«Гагарин как нереализовавшийся персонаж русской истории». Лев Данилкин — о единственном человеке, подходившем на вакансию героя
Охи-вздохи — почему ж это все вытанцевалось у нас именно так, как сейчас? — слышны регулярно; но пожалуй, 2021 в этом плане особенный: как бы это, что ли, можно было б «перескочить» в какую-то еще реальность? Это вообще когда-нибудь закончится? Почесывая затылок и шаря взглядом по календарю, абсолютно случайно совпавшему с тем, что использовался в 1937, натыкаешься на красную дату 12 апреля: 60-летие полета Гагарина, единственное светлое пятно. Вот был бы жив космонавт — может, все было б по-другому?
А правда: что было бы, не погибни Гагарин в марте 1968?
Можно ли попытаться реконструировать, как выглядела бы его дальнейшая карьера — имея представление о его потенциале, статусных перспективах, типе характера, личных предпочтениях — и зная исторический контекст? Да-да, конечно, все это заведомо пустой треп: а что если бы Ленин дотянул до середины ХХ века, а Сталин умер в 1924? А если бы Христос прожил не 33, а до глубокой старости? А если б Кеннеди не убили? История не знает сослагательного наклонения — точка.
История, может, и нет — а вот историческая социология вполне допускает пользование частицей «бы» как инструментом: не в смысле пощекотать воображение, выдумав альтернативную биографию конкретной личности, а — получить ответ на вопрос посерьезнее: а почему развитие того или иного общества пошло именно по этому, а не по другим путям? Где и какие были развилки — и почему другие возможности не смогли реализоваться? Какие исторические «вакансии» на место героя эпохи — как вот существует же подмеченная Пастернаком «вакансия поэта» — были открыты в тот или иной момент — и почему на какие-то из них так и не сыскалось претендентов?
◇ ◇ ◇ ◇ ◇
**Что нужно сделать**
- a) Ответьте по тексту о Гагарине:
(i) Какую годовщину и в какой день отмечают, если верить тексту?
(ii) Когда погиб Гагарин?
(iii) Кто подметил «вакансию поэта»?
- b) Перечислите всех исторических лиц, названных в вопросах «а что если бы…» и «А если бы…» в абзаце текста о Гагарине, который начинается словами «Можно ли попытаться реконструировать».
- c) С какой целью, согласно тексту о Гагарине, историческая социология пользуется частицей «бы»?

[Фрагменты датасета по пространственному мышлению]
◇ ◇ ◇ ◇ ◇
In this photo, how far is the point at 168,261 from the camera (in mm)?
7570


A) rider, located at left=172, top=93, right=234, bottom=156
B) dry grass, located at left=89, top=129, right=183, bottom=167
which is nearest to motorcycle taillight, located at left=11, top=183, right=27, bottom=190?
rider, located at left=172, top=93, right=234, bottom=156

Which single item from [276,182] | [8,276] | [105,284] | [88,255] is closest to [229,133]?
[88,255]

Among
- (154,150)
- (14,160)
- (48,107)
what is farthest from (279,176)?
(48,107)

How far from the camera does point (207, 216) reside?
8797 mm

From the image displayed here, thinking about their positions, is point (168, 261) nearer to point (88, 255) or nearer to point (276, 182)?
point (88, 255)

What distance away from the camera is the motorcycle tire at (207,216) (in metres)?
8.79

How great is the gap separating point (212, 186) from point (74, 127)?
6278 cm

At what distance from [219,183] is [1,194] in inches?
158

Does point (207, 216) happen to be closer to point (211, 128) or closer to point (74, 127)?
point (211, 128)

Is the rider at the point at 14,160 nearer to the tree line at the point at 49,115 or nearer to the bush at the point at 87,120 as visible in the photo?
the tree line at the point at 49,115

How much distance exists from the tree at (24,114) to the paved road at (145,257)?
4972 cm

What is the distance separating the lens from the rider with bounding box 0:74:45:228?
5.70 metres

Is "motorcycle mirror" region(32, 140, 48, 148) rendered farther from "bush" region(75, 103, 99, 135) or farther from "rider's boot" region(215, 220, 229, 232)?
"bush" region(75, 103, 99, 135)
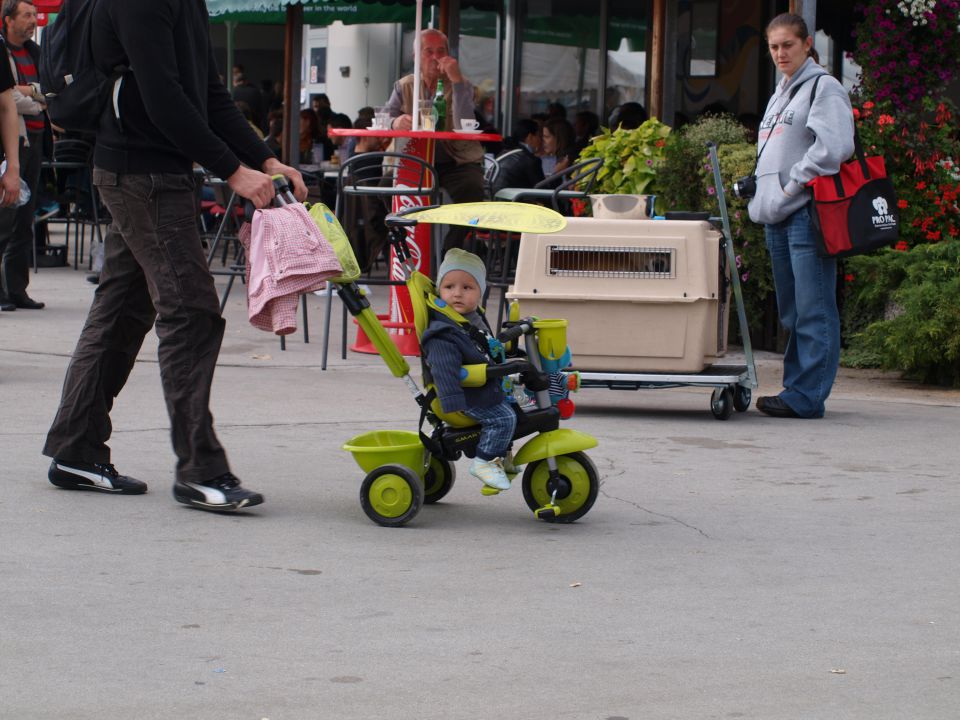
◇ ◇ ◇ ◇ ◇
**Ответы**
- a)
(i) 60-летие полета Гагарина, 12 апреля.
(ii) В марте 1968 года.
(iii) Пастернак.

- b) Ленин, Сталин, Христос, Кеннеди.

- c) Она пользуется ею не ради того, чтобы пощекотать воображение альтернативной биографией конкретной личности, а чтобы ответить на более серьезный вопрос: почему развитие того или иного общества пошло именно по этому пути, а не по другим.